### Dataset records
━━━━━━━━━━

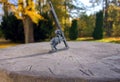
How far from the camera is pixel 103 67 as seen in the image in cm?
284

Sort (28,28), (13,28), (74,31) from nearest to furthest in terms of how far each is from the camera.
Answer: (28,28) → (13,28) → (74,31)

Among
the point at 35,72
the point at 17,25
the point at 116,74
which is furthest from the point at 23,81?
the point at 17,25

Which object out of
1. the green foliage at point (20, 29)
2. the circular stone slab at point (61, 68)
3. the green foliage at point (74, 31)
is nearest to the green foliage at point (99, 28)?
the green foliage at point (74, 31)

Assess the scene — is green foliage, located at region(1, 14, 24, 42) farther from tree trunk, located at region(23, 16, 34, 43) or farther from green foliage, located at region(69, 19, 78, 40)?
green foliage, located at region(69, 19, 78, 40)

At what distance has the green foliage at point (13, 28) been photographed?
13.9 m

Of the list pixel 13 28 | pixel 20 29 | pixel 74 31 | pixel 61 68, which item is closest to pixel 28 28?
pixel 20 29

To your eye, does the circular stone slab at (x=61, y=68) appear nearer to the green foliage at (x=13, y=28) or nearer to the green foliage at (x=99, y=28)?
the green foliage at (x=13, y=28)

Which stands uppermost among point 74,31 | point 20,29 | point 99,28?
point 20,29

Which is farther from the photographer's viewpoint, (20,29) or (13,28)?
(13,28)

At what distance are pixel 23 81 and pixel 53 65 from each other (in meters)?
0.48

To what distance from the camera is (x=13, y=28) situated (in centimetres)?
1401

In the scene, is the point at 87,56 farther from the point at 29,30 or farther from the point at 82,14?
the point at 82,14

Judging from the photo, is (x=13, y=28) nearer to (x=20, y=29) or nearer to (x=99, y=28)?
(x=20, y=29)

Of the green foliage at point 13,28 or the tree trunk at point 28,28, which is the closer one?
the tree trunk at point 28,28
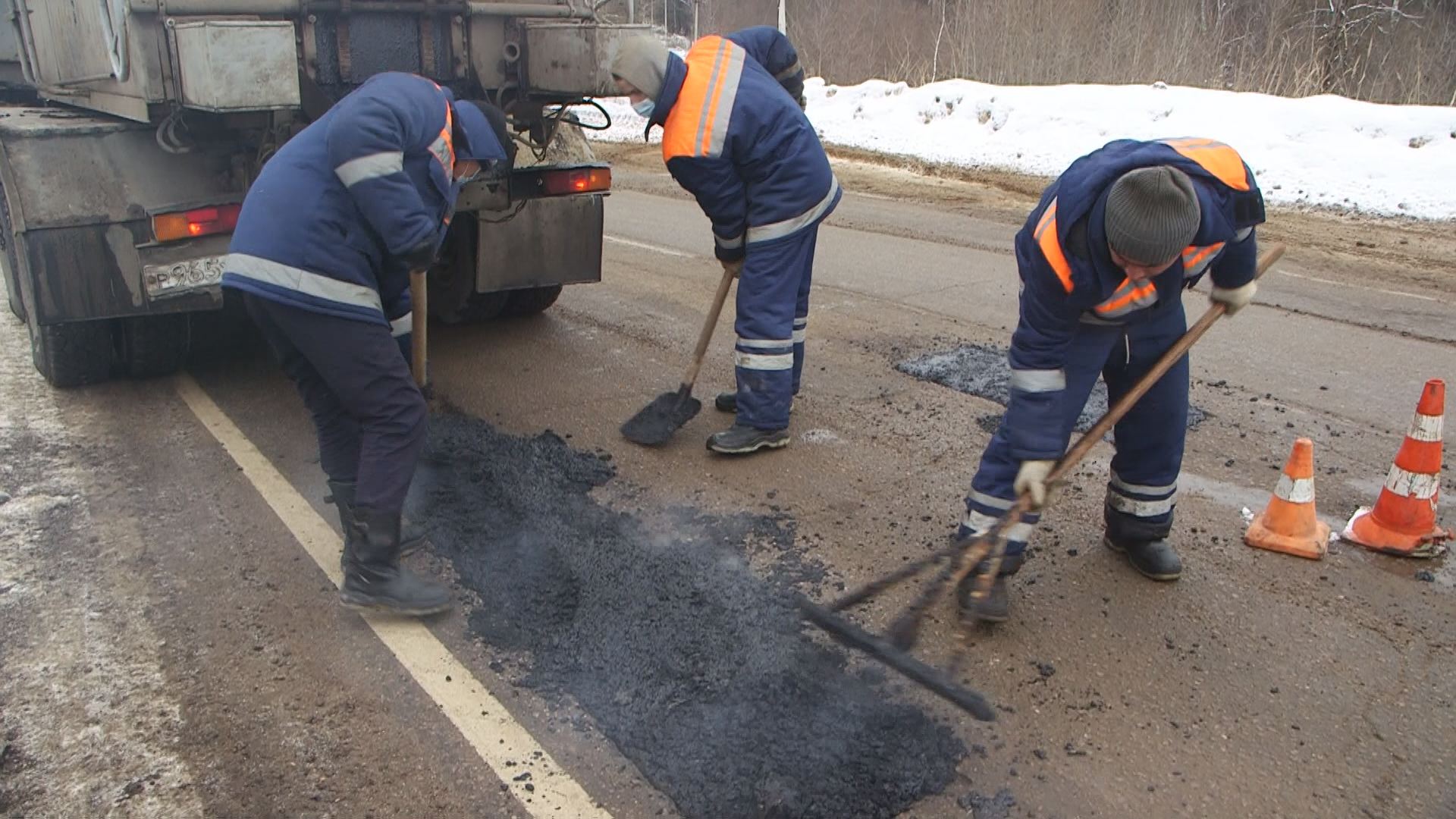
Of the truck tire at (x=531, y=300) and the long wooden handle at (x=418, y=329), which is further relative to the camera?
the truck tire at (x=531, y=300)

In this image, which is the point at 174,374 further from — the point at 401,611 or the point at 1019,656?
the point at 1019,656

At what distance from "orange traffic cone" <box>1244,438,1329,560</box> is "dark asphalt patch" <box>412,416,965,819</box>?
5.20 ft

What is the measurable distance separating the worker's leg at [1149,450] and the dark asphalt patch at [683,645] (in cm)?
Result: 105

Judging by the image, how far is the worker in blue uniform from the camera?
3.10 metres

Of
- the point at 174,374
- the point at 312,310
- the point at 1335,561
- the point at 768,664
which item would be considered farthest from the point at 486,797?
the point at 174,374

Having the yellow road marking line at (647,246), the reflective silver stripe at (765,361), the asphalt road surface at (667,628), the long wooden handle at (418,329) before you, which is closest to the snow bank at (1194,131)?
the yellow road marking line at (647,246)

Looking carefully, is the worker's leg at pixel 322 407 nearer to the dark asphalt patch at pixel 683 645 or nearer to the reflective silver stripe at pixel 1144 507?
the dark asphalt patch at pixel 683 645

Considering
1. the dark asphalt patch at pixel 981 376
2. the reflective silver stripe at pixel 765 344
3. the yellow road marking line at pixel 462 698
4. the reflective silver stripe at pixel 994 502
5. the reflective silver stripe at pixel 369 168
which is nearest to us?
the yellow road marking line at pixel 462 698

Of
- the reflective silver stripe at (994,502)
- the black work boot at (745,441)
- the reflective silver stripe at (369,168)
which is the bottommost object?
the black work boot at (745,441)

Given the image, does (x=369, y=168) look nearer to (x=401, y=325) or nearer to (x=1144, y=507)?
(x=401, y=325)

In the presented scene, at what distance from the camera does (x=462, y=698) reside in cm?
291

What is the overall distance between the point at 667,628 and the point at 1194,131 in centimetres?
1139

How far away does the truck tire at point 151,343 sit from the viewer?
5176 mm

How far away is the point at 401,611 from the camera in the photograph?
3295 millimetres
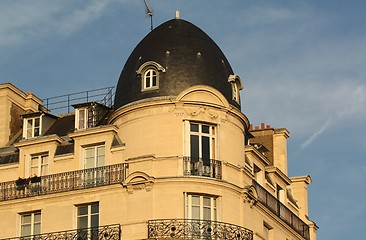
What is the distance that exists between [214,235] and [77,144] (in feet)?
23.9

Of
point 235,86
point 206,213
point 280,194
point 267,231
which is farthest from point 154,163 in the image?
point 280,194

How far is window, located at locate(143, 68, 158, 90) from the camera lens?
51.9 metres

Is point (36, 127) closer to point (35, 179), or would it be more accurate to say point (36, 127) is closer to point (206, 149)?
point (35, 179)

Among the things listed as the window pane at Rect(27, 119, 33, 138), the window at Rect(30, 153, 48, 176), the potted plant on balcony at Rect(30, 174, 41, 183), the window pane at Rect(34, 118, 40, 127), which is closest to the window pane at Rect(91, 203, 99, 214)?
the potted plant on balcony at Rect(30, 174, 41, 183)

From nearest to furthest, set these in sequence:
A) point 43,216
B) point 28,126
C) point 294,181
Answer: point 43,216 < point 28,126 < point 294,181

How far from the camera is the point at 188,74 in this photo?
170 ft

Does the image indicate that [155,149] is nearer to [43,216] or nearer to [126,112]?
[126,112]

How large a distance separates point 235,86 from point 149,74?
3.67 meters

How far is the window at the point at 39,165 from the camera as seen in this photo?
53281 mm

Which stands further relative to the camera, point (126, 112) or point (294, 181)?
point (294, 181)

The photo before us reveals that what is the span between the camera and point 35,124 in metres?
56.5

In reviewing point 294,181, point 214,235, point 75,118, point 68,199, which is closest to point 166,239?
point 214,235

━━━━━━━━━━

Copy out every line of the records above word for word, leaving out the pictures.

### Exercise result
How far from the camera is pixel 103 67 as seen in the image in cm?
284

Sort (28,28), (13,28), (74,31) from nearest to furthest in terms of how far each is from the camera.
Answer: (28,28) → (13,28) → (74,31)

Among
the point at 35,72
the point at 17,25
the point at 116,74
which is furthest from the point at 23,81?
the point at 17,25

Which object out of
1. the green foliage at point (20, 29)
2. the circular stone slab at point (61, 68)
3. the green foliage at point (74, 31)
is nearest to the green foliage at point (99, 28)?
the green foliage at point (74, 31)

Assess the scene — is green foliage, located at region(1, 14, 24, 42) farther from tree trunk, located at region(23, 16, 34, 43) or farther from green foliage, located at region(69, 19, 78, 40)?
green foliage, located at region(69, 19, 78, 40)

At what distance has the green foliage at point (13, 28) been photographed?
13.9 m

Of the list pixel 13 28 | pixel 20 29 | pixel 74 31 | pixel 61 68, which item is closest to pixel 28 28?
pixel 20 29

To your eye, does the circular stone slab at (x=61, y=68) appear nearer to the green foliage at (x=13, y=28) or nearer to the green foliage at (x=99, y=28)?
the green foliage at (x=13, y=28)

Which stands uppermost among point 74,31 | point 20,29 | point 99,28?
point 20,29

Which is farther from the photographer's viewpoint, (20,29) or (13,28)?
(13,28)

At what distance are pixel 23 81 and pixel 53 65 from each other (in meters)?
0.48

To what distance from the camera is (x=13, y=28) situated (in centimetres)?
1401

In the scene, is the point at 87,56 farther from the point at 29,30 or farther from the point at 82,14?
the point at 82,14

Judging from the photo, is (x=13, y=28) nearer to (x=20, y=29) or nearer to (x=99, y=28)?
(x=20, y=29)

Of the green foliage at point 13,28 or the tree trunk at point 28,28, which is the closer one?
the tree trunk at point 28,28
Of the truck tire at (x=531, y=300) and the long wooden handle at (x=418, y=329), which is further relative to the camera?
the truck tire at (x=531, y=300)

In this image, which is the point at 174,374 further from — the point at 401,611 or the point at 1019,656?
the point at 1019,656

At what distance from "orange traffic cone" <box>1244,438,1329,560</box> is "dark asphalt patch" <box>412,416,965,819</box>?
5.20 ft

What is the measurable distance separating the worker's leg at [1149,450] and the dark asphalt patch at [683,645] (in cm)?
Result: 105

Judging by the image, how far is the worker in blue uniform from the camera?
3.10 metres

Of
- the point at 174,374
- the point at 312,310
- the point at 1335,561
- the point at 768,664
which item would be considered farthest from the point at 486,797?
the point at 174,374

Having the yellow road marking line at (647,246), the reflective silver stripe at (765,361), the asphalt road surface at (667,628), the long wooden handle at (418,329) before you, which is closest to the snow bank at (1194,131)?
the yellow road marking line at (647,246)

Looking carefully, is the worker's leg at pixel 322 407 nearer to the dark asphalt patch at pixel 683 645 or nearer to the reflective silver stripe at pixel 1144 507?
the dark asphalt patch at pixel 683 645

Considering
1. the dark asphalt patch at pixel 981 376
2. the reflective silver stripe at pixel 765 344
3. the yellow road marking line at pixel 462 698
4. the reflective silver stripe at pixel 994 502
5. the reflective silver stripe at pixel 369 168
which is nearest to us?
the yellow road marking line at pixel 462 698

Of
- the reflective silver stripe at (994,502)
- the black work boot at (745,441)
- the reflective silver stripe at (369,168)
which is the bottommost object?
the black work boot at (745,441)

Given the image, does (x=369, y=168) look nearer to (x=401, y=325) or nearer to (x=1144, y=507)?
(x=401, y=325)

In the presented scene, at what distance from the camera does (x=462, y=698) reside in cm?
291

What is the overall distance between the point at 667,628 and the point at 1194,131 in centimetres?
1139

How far away does the truck tire at point 151,343 sit from the viewer?
5176 mm

How far away is the point at 401,611 from the camera in the photograph?
3295 millimetres
What is the distance that exists between [214,235] and [77,144] (in feet)?
23.9

Of
point 235,86
point 206,213
point 280,194
point 267,231
which is farthest from point 154,163 in the image?
point 280,194

How far is window, located at locate(143, 68, 158, 90) from the camera lens?
51.9 metres

Is point (36, 127) closer to point (35, 179), or would it be more accurate to say point (36, 127) is closer to point (206, 149)?
point (35, 179)

Among the things listed as the window pane at Rect(27, 119, 33, 138), the window at Rect(30, 153, 48, 176), the potted plant on balcony at Rect(30, 174, 41, 183), the window pane at Rect(34, 118, 40, 127), which is closest to the window pane at Rect(91, 203, 99, 214)?
the potted plant on balcony at Rect(30, 174, 41, 183)

From nearest to furthest, set these in sequence:
A) point 43,216
B) point 28,126
C) point 294,181
Answer: point 43,216 < point 28,126 < point 294,181

How far from the camera is the point at 188,74 in this photo?
170 ft

Does the image indicate that [155,149] is nearer to [43,216] or nearer to [126,112]?
[126,112]

How large a distance separates point 235,86 from point 149,74?
3.67 meters

How far is the window at the point at 39,165 from the camera as seen in this photo?
53281 mm

Which stands further relative to the camera, point (126, 112) or point (294, 181)?
point (294, 181)

The photo before us reveals that what is the span between the camera and point 35,124 in metres?
56.5

In reviewing point 294,181, point 214,235, point 75,118, point 68,199, which is closest to point 166,239?
point 214,235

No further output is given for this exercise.